**Arbeitsauftrag A**
Beantworte zum Lesetext über die Galeria-Warenhäuser kurz diese Fragen:
(i) Von welchem TV-Koch stammt das geplante Sushi-Angebot in Frankfurt?
(ii) Was soll man im Parkhaus in Kassel reparieren lassen können?
(iii) Auf wie viele Besucher im Jahr kommen die Galeria-Filialen zusammen?

**Lesetext**

# # # #

Beispiel Frankfurt: Das Warenhaus an der Hauptwache soll zeigen, wie sich die Kette in Metropolen gegen die Konkurrenz der Onlinehändler und der Markenläden behaupten kann. Ein wichtiges Schlagwort ist hier «mehr Premium» – im Angebot, aber auch drumherum. So sollen eine Champagnerbar, ein Sushi-Angebot von TV-Koch Steffen Henssler und eine Bar auf der Dachterrasse mit Blick auf die Frankfurter Skyline für mehr Spaß beim Einkaufen sorgen.

Das Geschäft in Kassel soll dagegen als «regionaler Magnet» Modell für die Geschäfte in etwas kleineren Städten sein. Hier will der Handelsriese das Warenangebot gezielt mit Dienstleistungen anreichern, um besser gegen Amazon bestehen zu können. So gibt es im Warenhaus künftig eine Außenstelle der Stadtverwaltung, wo Personalausweise beantragt oder abgeholt werden können. An einer Paketstation soll man Pakete von DHL und anderen Lieferdiensten in Empfang nehmen können. Und im Parkhaus soll man auch sein Fahrrad reparieren lassen können.

Die Filiale in Kleve an der niederländischen Grenze soll als «lokales Forum» Modell für kleinere Galeria-Häuser in ganz Deutschland sein. Hier geht es laut Müllenbach vor allem darum, mehr auf die lokalen Bedürfnisse einzugehen.

«Die Galeria-Filialen kommen zusammen auf rund 250 Millionen Besucher im Jahr. Wir müssen es schaffen, dass diese Kunden einen größeren Teil ihrer Einkäufe als bisher bei uns erledigen. Dann werden wir auch Marktanteile zurückgewinnen», zeigt sich Müllenbach kampflustig. «Marktanalysen haben gezeigt, dass unser Sortiment dazu trendiger und hochwertiger werden muss. Das setzen wir jetzt um.»

# # # #

**Einträge**

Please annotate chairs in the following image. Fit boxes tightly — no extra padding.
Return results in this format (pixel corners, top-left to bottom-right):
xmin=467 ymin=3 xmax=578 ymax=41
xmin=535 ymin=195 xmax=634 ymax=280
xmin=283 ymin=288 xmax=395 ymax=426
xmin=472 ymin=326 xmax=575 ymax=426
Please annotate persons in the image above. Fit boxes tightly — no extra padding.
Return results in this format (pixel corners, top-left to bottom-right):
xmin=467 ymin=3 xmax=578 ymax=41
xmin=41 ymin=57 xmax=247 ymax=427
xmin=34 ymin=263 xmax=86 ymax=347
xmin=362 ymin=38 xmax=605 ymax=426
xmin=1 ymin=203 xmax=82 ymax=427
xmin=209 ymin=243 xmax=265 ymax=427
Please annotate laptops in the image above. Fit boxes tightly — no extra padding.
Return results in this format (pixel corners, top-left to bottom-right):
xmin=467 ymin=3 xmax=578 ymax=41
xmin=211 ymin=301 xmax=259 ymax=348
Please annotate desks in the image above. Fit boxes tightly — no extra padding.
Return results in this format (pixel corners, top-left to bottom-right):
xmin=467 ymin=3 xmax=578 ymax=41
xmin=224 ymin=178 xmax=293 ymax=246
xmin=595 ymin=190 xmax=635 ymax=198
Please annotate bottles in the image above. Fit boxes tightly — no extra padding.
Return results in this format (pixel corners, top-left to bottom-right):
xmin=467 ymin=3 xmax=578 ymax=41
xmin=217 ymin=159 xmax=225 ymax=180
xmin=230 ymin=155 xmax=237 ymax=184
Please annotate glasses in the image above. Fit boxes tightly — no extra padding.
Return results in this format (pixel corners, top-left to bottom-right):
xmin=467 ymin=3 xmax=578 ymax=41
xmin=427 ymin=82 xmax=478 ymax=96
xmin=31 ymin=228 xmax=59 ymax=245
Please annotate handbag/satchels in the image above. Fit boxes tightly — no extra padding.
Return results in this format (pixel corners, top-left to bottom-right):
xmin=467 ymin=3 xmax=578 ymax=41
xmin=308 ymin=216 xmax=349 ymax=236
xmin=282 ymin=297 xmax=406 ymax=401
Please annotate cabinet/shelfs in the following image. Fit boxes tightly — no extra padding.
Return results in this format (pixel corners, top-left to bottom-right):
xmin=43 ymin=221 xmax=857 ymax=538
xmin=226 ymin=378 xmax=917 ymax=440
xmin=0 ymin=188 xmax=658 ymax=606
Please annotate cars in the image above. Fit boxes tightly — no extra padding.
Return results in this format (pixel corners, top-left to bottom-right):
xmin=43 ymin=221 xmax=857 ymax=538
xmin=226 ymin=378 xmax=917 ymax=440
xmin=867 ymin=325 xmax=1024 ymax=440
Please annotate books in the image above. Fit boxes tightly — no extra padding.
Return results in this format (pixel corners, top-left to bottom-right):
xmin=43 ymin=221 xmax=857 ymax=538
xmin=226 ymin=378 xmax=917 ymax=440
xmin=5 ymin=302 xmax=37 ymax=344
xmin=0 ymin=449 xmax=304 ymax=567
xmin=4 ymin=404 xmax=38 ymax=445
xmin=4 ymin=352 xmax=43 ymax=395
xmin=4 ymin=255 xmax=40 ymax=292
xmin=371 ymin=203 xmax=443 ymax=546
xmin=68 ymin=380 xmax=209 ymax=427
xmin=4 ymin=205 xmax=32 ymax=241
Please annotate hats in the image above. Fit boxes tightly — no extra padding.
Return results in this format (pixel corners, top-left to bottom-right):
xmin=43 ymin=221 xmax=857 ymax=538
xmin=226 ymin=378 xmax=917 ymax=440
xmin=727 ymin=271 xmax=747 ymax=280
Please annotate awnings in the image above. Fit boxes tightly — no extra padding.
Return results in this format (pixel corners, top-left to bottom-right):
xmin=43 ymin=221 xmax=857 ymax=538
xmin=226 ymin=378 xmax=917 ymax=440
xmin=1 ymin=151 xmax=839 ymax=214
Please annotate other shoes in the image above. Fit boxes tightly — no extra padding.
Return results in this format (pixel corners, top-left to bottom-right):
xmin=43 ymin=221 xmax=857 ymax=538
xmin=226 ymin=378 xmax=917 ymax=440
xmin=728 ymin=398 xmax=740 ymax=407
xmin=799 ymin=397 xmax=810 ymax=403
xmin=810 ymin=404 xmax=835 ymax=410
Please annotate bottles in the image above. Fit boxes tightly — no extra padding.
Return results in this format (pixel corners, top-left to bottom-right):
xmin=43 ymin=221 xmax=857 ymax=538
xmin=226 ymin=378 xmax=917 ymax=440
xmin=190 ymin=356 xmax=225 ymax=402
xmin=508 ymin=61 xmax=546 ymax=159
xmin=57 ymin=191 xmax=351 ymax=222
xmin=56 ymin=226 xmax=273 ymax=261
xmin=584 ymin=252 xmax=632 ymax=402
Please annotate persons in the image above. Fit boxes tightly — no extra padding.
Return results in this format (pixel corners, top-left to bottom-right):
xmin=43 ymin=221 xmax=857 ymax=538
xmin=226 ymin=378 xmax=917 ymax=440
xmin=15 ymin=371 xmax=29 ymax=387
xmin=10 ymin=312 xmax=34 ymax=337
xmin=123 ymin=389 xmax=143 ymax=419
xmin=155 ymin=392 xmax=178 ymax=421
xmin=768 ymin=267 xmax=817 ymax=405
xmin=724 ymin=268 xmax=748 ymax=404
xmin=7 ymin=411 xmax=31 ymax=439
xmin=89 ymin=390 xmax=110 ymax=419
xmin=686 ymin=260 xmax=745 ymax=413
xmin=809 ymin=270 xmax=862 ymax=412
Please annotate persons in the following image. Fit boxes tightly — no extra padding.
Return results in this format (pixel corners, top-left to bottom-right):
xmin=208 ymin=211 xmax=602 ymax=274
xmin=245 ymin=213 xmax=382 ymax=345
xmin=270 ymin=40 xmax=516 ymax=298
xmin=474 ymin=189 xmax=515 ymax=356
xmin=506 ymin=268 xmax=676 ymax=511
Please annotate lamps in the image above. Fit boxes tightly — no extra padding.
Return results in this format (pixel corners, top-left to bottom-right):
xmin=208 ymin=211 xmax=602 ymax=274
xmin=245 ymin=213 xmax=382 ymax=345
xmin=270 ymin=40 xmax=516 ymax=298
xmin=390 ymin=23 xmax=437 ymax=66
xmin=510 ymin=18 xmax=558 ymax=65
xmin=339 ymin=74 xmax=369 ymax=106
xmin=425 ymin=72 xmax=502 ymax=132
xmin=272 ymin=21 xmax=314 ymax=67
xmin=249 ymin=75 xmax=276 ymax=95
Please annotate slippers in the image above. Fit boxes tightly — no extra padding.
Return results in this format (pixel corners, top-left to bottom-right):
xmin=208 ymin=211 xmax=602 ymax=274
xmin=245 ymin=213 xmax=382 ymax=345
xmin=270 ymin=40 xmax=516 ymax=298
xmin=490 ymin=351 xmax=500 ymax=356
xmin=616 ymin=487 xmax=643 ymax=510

# # # #

**Arbeitsauftrag B**
Gib bitte Zeilen aus der Auflistung unverändert aus. Beginne mit der Zeile, die „Please annotate books“ enthält, und höre nach der Zeile auf, die „xmin=1 ymin=151 xmax=839 ymax=214“ enthält.

**Lösung A**
(i) Steffen Henssler
(ii) Sein Fahrrad
(iii) Auf rund 250 Millionen Besucher

**Lösung B**
Please annotate books in the image above. Fit boxes tightly — no extra padding.
Return results in this format (pixel corners, top-left to bottom-right):
xmin=43 ymin=221 xmax=857 ymax=538
xmin=226 ymin=378 xmax=917 ymax=440
xmin=5 ymin=302 xmax=37 ymax=344
xmin=0 ymin=449 xmax=304 ymax=567
xmin=4 ymin=404 xmax=38 ymax=445
xmin=4 ymin=352 xmax=43 ymax=395
xmin=4 ymin=255 xmax=40 ymax=292
xmin=371 ymin=203 xmax=443 ymax=546
xmin=68 ymin=380 xmax=209 ymax=427
xmin=4 ymin=205 xmax=32 ymax=241
Please annotate hats in the image above. Fit boxes tightly — no extra padding.
Return results in this format (pixel corners, top-left to bottom-right):
xmin=43 ymin=221 xmax=857 ymax=538
xmin=226 ymin=378 xmax=917 ymax=440
xmin=727 ymin=271 xmax=747 ymax=280
Please annotate awnings in the image above. Fit boxes tightly — no extra padding.
Return results in this format (pixel corners, top-left to bottom-right):
xmin=43 ymin=221 xmax=857 ymax=538
xmin=226 ymin=378 xmax=917 ymax=440
xmin=1 ymin=151 xmax=839 ymax=214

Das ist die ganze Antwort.